§ AIM: From the logistic regression text below, list every property of the sigmoid curve that it gives.

§ DOCUMENT SECTION:
/---

Logistic Regression Detailed Explanation

Tavish Aggarwal

June 14, 2020

Logistic regression is a binary classification model, i.e. it will help to make predictions in cases where the output is a categorical variable.

We cannot draw a line and classify data points into two classes. So we can use the curve also known as the sigmoid curve. The sigmoid function is represented as:

$$ 1\over {1 + e^{-(\beta_0 + \beta_1x)}}$$

As we know Linear Regression is represented as:

$$h_\theta(x) = w^Tx$$

and the Logistic regression is represented as \(h_\theta(x) = g(w^Tx)\),  where we can represent \(z\) = \(w^Tx\). Therefore \(g(z)\) is represented as:

$$g(z) = {1 \over {1+e^{-z}}}$$

The above function which is known as sigmoid function or logistic function is graphically represented as shown below:

Sigmoid Function

Properties of the sigmoid curve are:

  1. It has extremely low values at the start.
  2. It has extremely high values in the end.
  3. It has intermediate values in the middle.

\---

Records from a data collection
/---

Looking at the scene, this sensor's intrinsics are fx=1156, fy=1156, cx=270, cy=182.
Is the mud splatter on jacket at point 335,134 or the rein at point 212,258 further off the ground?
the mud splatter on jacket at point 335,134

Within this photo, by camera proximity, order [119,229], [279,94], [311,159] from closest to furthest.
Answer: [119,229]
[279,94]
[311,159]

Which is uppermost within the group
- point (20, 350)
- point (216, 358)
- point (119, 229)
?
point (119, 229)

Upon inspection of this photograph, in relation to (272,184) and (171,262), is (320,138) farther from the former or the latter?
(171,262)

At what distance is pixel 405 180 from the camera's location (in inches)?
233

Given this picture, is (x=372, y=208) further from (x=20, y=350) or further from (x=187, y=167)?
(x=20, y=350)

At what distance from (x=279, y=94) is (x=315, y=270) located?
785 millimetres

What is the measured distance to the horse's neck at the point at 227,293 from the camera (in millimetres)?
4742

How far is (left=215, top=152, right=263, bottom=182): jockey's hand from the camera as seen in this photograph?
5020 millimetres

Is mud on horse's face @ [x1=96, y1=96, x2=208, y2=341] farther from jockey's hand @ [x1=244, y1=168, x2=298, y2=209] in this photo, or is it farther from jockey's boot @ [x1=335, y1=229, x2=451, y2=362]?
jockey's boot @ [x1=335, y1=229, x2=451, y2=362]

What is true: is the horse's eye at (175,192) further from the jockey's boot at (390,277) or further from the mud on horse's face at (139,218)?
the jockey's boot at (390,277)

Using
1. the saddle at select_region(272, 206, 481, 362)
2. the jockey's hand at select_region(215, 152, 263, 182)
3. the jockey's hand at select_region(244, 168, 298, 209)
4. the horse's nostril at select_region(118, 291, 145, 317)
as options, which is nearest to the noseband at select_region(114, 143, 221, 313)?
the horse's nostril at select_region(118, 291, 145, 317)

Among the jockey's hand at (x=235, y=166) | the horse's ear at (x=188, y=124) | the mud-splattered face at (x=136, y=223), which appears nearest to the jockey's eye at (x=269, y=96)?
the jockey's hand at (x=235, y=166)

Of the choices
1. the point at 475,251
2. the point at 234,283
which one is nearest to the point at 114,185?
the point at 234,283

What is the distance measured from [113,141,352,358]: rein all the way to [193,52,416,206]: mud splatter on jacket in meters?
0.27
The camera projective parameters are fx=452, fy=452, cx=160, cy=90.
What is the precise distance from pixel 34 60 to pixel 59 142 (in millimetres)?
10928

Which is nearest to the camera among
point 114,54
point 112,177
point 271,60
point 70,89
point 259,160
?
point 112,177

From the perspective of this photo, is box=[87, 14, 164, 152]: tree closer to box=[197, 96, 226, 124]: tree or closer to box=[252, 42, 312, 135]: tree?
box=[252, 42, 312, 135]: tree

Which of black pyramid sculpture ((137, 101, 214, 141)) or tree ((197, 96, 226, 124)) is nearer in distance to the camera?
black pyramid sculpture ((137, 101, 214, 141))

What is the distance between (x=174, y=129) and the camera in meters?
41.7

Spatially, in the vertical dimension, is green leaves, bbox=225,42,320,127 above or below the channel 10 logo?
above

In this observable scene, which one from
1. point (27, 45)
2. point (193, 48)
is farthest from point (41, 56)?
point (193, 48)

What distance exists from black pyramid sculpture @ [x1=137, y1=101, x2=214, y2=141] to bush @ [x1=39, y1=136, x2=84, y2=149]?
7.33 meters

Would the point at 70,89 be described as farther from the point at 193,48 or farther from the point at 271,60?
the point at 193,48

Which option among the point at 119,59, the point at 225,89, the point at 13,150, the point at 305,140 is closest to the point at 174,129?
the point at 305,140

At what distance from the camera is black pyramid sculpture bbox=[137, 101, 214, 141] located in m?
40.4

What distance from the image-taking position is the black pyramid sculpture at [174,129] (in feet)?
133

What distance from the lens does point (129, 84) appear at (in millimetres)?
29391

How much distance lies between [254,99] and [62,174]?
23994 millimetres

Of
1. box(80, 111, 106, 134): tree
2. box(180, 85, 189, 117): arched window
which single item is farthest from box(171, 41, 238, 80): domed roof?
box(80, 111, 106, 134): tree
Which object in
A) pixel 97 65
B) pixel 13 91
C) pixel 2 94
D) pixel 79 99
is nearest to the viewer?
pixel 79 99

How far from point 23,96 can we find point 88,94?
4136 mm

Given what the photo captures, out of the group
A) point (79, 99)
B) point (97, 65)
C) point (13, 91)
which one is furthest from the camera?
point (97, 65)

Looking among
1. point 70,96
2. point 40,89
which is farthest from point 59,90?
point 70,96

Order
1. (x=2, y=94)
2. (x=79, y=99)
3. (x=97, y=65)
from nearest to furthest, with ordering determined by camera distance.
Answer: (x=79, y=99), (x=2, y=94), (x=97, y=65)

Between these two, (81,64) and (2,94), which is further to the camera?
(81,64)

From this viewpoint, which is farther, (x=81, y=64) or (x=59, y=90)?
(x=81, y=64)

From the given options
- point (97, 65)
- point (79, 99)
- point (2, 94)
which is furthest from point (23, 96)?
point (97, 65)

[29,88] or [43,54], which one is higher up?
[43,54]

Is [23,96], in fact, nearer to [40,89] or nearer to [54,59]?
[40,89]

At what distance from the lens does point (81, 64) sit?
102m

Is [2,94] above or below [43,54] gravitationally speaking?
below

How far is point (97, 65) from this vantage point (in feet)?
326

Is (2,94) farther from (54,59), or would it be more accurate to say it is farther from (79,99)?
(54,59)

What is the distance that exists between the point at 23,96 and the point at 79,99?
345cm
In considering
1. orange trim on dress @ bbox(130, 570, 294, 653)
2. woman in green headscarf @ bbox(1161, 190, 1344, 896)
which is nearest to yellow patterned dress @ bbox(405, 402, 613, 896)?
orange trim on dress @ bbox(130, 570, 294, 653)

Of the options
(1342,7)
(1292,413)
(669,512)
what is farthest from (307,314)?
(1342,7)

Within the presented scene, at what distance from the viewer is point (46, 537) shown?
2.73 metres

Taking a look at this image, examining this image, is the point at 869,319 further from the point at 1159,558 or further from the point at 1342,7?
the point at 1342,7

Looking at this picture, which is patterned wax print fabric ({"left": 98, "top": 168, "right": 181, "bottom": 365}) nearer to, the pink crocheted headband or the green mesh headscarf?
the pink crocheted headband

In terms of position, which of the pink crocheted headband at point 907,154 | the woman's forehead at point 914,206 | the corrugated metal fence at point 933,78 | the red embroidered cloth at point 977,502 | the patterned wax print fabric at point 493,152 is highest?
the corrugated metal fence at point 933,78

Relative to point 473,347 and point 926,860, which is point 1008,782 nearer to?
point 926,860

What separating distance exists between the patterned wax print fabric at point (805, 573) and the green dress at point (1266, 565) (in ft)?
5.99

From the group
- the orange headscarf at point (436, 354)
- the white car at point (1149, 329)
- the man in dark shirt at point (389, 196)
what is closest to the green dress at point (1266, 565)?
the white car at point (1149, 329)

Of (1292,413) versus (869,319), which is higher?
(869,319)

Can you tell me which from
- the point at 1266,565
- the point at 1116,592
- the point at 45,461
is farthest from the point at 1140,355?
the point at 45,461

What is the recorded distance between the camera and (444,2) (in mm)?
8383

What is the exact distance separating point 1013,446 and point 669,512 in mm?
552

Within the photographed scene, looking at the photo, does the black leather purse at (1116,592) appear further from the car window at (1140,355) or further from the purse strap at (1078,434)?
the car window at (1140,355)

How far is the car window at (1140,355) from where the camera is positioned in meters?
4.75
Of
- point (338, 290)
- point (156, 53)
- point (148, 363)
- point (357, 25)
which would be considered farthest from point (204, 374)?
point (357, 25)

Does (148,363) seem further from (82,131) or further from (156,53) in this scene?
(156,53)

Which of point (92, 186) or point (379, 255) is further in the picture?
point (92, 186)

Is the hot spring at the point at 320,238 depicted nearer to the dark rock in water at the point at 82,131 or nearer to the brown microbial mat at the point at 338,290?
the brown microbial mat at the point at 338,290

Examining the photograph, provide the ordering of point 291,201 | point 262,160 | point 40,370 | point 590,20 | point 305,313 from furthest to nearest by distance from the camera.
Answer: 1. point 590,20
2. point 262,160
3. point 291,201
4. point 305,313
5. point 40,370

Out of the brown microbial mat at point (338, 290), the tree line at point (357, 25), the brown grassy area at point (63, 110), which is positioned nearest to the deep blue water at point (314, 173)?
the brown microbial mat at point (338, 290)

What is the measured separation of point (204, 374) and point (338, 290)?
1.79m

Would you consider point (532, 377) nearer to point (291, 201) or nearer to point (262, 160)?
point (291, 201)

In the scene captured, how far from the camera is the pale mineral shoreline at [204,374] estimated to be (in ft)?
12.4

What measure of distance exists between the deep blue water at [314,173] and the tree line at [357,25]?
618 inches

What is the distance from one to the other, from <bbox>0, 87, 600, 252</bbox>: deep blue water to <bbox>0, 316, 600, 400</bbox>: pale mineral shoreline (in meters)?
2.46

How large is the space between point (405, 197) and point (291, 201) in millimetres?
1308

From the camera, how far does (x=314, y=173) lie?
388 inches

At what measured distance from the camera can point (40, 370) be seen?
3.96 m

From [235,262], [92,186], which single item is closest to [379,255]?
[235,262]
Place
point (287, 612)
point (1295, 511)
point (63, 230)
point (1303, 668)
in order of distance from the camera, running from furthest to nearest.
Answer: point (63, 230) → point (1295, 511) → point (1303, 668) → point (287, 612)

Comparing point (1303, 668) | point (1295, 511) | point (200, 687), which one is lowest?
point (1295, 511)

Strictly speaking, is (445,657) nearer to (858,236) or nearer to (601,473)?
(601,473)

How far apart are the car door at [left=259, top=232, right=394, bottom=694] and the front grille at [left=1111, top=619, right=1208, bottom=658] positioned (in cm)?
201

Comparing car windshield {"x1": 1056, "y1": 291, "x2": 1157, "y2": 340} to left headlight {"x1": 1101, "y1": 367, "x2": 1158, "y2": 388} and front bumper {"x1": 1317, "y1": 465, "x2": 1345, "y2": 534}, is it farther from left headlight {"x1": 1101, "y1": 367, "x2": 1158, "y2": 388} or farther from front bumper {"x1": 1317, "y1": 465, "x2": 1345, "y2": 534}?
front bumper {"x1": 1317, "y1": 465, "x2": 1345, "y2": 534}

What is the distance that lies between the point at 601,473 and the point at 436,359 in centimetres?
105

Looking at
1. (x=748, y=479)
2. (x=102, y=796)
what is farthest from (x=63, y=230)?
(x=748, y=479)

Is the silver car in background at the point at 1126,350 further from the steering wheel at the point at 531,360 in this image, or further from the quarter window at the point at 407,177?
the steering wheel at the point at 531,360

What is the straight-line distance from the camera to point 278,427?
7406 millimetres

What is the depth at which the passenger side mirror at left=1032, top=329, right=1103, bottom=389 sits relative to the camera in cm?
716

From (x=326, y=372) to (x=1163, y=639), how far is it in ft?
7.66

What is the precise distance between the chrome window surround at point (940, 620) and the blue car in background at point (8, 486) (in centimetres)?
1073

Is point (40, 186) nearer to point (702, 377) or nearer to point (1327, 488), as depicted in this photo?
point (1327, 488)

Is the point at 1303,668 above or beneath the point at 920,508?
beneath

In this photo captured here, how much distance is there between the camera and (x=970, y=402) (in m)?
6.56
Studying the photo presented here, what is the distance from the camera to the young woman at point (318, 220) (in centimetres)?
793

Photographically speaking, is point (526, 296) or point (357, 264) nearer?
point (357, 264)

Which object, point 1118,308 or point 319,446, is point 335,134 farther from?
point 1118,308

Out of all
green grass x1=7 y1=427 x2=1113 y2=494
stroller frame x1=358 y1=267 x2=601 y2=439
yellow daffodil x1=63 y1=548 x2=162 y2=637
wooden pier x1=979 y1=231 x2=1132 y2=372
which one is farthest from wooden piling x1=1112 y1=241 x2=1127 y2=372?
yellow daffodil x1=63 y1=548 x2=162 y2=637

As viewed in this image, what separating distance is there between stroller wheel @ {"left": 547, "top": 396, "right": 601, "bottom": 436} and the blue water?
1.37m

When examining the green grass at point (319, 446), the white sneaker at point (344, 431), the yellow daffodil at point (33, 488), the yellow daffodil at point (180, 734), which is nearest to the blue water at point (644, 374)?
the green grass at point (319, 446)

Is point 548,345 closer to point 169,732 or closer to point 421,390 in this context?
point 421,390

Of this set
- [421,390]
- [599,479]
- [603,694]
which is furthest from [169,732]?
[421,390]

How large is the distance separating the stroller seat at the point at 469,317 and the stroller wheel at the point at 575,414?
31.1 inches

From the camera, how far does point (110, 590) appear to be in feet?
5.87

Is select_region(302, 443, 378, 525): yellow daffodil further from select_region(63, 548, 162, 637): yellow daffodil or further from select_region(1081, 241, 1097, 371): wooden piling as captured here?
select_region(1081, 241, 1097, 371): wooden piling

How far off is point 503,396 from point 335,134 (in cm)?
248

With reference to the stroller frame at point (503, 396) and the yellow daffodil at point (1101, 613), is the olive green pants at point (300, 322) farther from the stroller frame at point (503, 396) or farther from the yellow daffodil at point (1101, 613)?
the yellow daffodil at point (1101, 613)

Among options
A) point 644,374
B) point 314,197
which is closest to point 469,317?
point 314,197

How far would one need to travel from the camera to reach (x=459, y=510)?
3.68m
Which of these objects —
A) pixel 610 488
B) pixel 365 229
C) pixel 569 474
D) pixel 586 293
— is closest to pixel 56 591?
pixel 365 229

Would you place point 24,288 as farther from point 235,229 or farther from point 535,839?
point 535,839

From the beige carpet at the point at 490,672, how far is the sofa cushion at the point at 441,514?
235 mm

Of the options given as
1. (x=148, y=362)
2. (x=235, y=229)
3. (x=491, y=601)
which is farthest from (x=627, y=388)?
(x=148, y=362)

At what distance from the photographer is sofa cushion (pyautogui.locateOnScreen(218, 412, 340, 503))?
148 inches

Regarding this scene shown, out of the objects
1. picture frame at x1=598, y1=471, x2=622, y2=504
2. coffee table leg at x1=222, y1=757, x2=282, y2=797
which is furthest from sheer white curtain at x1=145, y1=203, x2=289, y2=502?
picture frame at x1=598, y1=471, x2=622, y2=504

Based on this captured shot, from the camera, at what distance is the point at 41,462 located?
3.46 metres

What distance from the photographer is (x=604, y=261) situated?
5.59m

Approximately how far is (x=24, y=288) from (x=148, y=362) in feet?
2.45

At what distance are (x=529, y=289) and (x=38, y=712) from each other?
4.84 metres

\---

§ REPLY TO THE EXERCISE:
- It has extremely low values at the start.
- It has extremely high values in the end.
- It has intermediate values in the middle.